When health minister Lord Ara Darzi first unveiled his plans for NICE to become involved in developing the quality framework, GPs voiced concern that its integrity would be damaged beyond repair.
Four months on and GPs are still fuming. Dr Terry McCormack, former chairman of the Primary Care Cardiovascular Society and a GP in North Yorkshire, warned it would be dangerous to link NICE, a body focused on cost, with the evidence-based quality framework.
Ironing out conflicts
But Professor Sir Michael Rawlins, chairman of NICE, is not put off by the criticism, and insists that the involvement of his organisation in developing the next quality framework will benefit GPs.
'There are crinkles between what is in the quality framework and what is in NICE guidance,' he says. 'We need to sort this out and NICE's involvement in the quality framework will help.'
The current situation, where quality indicators and NICE guidance conflict, places GPs in an impossible situation and is not good for patients, he says.
Sir Michael is quick to dismiss claims that NICE will damage the quality framework by shifting its focus from clinical effectiveness to cost.
'We have to look at the clinical effectiveness, as this is the most important thing. But if something is not clinically effective then it is not cost-effective either.'
One of NICE's main aims when it was set up in 1999 was to bring to an end the 'postcode lottery' of healthcare across England and Wales. Sir Michael says NICE has made major inroads, but more work is needed to eliminate these variations.

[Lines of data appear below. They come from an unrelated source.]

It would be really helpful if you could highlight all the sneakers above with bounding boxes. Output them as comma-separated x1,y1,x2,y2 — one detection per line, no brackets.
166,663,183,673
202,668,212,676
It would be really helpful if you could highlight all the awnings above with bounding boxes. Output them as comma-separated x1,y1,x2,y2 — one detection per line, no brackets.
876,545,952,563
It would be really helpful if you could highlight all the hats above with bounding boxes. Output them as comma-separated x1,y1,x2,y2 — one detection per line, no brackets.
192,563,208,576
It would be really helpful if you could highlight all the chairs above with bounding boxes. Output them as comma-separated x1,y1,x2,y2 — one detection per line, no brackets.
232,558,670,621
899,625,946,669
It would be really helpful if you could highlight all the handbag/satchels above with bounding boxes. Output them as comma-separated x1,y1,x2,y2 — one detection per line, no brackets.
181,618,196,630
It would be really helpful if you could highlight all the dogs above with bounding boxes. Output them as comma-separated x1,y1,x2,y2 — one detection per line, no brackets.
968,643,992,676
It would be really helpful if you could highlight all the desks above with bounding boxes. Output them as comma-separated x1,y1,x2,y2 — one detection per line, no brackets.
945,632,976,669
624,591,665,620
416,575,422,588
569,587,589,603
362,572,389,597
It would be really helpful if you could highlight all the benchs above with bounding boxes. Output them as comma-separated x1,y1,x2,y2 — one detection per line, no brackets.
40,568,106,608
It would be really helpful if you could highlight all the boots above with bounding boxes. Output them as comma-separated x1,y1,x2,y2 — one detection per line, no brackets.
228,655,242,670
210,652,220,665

Including NICE indicators in the quality framework would ensure that all practices are following the same guidance and could bring this goal closer, he says. But he adds that local indicators could also feature in the framework.
'Some parts of the country have a bigger problem with smoking than others, for example, so an element of local variation seems to be very sensible.'
Sir Michael points out that primary care clinicians should not be criticised for not always implementing NICE guidance.
'We have not made it obvious or signposted the guidance relevant for primary care,' he admits. 'Quite a lot of our guidance spans across primary and secondary care, but we want to make sure that we tease out what is important for primary care.'
Sir Michael adds that although integrating NICE guidance with the quality framework will create strong incentives for GPs to follow it, the aim is not to force clinicians to stop using their own judgment. 'I want people to use NICE guidance because it is the best thing to do,' he says.
'I am particularly proud of the guidelines developed for mental health, in particular the guidance on schizophrenia.'
He points out that NICE advice has been adopted in parts of Europe and the US.
But to get more GPs to use NICE guidance, the organisation needs to become more user-friendly and engage GPs more effectively, he says.
A doubling of the money invested in NICE, announced as part of the Darzi review, will go some way to achieving this.
'The introduction of NICE fellows will help to implement NICE guidance,' says Sir Michael. He says that much of the change to NICE guidance is incremental and evolutionary, but these advisers will help clinicians adapt when a genuine step change occurs.
'They will be clinicians such as GPs, working part-time, who would help to engineer these big step changes.'
NICE has also been asked by the DoH to set up NHS Evidence, a one-stop shop for clinical advice. Drawing on local, national and international sources, it will provide information on primary research, summarised clinical evidence and prescribing advice.
Phase one of NHS Evidence is due to be launched in April 2009. 'If we can pull this off then it will make a huge difference for GPs,' Sir Michael says.